* What the task requires *
Repeat the listing in full. Nothing may be added or left out.

* Provided data *
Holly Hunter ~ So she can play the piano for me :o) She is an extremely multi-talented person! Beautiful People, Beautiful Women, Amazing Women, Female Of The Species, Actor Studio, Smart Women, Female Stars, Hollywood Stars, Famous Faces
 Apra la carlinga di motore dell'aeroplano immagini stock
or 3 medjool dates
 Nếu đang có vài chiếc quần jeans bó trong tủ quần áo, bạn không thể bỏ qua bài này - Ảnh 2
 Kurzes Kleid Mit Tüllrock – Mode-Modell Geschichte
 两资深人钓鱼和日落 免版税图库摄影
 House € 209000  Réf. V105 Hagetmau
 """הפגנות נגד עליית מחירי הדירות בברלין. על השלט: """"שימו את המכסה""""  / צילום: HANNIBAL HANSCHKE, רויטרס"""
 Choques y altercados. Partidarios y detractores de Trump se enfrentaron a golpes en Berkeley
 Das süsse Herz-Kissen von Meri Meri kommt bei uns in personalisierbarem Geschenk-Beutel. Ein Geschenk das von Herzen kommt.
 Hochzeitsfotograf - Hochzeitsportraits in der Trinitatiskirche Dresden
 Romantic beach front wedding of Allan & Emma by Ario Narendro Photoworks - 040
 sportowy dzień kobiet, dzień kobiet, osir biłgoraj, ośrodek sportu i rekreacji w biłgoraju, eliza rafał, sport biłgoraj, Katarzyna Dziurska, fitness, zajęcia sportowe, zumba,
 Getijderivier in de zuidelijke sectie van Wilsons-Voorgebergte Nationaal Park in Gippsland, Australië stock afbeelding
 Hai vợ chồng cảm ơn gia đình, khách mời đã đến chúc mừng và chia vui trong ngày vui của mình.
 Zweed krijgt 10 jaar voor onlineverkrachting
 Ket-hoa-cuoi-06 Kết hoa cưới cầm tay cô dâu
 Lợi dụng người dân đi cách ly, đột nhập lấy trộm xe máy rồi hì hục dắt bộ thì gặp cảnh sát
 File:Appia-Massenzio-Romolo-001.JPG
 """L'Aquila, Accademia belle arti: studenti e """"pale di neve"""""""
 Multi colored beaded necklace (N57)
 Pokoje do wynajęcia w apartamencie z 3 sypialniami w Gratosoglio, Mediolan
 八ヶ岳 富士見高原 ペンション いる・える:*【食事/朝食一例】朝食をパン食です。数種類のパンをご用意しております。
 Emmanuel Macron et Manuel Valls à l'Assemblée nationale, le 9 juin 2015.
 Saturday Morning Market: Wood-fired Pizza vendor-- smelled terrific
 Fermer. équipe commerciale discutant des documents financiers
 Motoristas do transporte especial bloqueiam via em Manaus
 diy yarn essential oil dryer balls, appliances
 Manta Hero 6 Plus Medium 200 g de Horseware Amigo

* Written response *
Holly Hunter ~ So she can play the piano for me :o) She is an extremely multi-talented person! Beautiful People, Beautiful Women, Amazing Women, Female Of The Species, Actor Studio, Smart Women, Female Stars, Hollywood Stars, Famous Faces
 Apra la carlinga di motore dell'aeroplano immagini stock
or 3 medjool dates
 Nếu đang có vài chiếc quần jeans bó trong tủ quần áo, bạn không thể bỏ qua bài này - Ảnh 2
 Kurzes Kleid Mit Tüllrock – Mode-Modell Geschichte
 两资深人钓鱼和日落 免版税图库摄影
 House € 209000  Réf. V105 Hagetmau
 """הפגנות נגד עליית מחירי הדירות בברלין. על השלט: """"שימו את המכסה""""  / צילום: HANNIBAL HANSCHKE, רויטרס"""
 Choques y altercados. Partidarios y detractores de Trump se enfrentaron a golpes en Berkeley
 Das süsse Herz-Kissen von Meri Meri kommt bei uns in personalisierbarem Geschenk-Beutel. Ein Geschenk das von Herzen kommt.
 Hochzeitsfotograf - Hochzeitsportraits in der Trinitatiskirche Dresden
 Romantic beach front wedding of Allan & Emma by Ario Narendro Photoworks - 040
 sportowy dzień kobiet, dzień kobiet, osir biłgoraj, ośrodek sportu i rekreacji w biłgoraju, eliza rafał, sport biłgoraj, Katarzyna Dziurska, fitness, zajęcia sportowe, zumba,
 Getijderivier in de zuidelijke sectie van Wilsons-Voorgebergte Nationaal Park in Gippsland, Australië stock afbeelding
 Hai vợ chồng cảm ơn gia đình, khách mời đã đến chúc mừng và chia vui trong ngày vui của mình.
 Zweed krijgt 10 jaar voor onlineverkrachting
 Ket-hoa-cuoi-06 Kết hoa cưới cầm tay cô dâu
 Lợi dụng người dân đi cách ly, đột nhập lấy trộm xe máy rồi hì hục dắt bộ thì gặp cảnh sát
 File:Appia-Massenzio-Romolo-001.JPG
 """L'Aquila, Accademia belle arti: studenti e """"pale di neve"""""""
 Multi colored beaded necklace (N57)
 Pokoje do wynajęcia w apartamencie z 3 sypialniami w Gratosoglio, Mediolan
 八ヶ岳 富士見高原 ペンション いる・える:*【食事/朝食一例】朝食をパン食です。数種類のパンをご用意しております。
 Emmanuel Macron et Manuel Valls à l'Assemblée nationale, le 9 juin 2015.
 Saturday Morning Market: Wood-fired Pizza vendor-- smelled terrific
 Fermer. équipe commerciale discutant des documents financiers
 Motoristas do transporte especial bloqueiam via em Manaus
 diy yarn essential oil dryer balls, appliances
 Manta Hero 6 Plus Medium 200 g de Horseware Amigo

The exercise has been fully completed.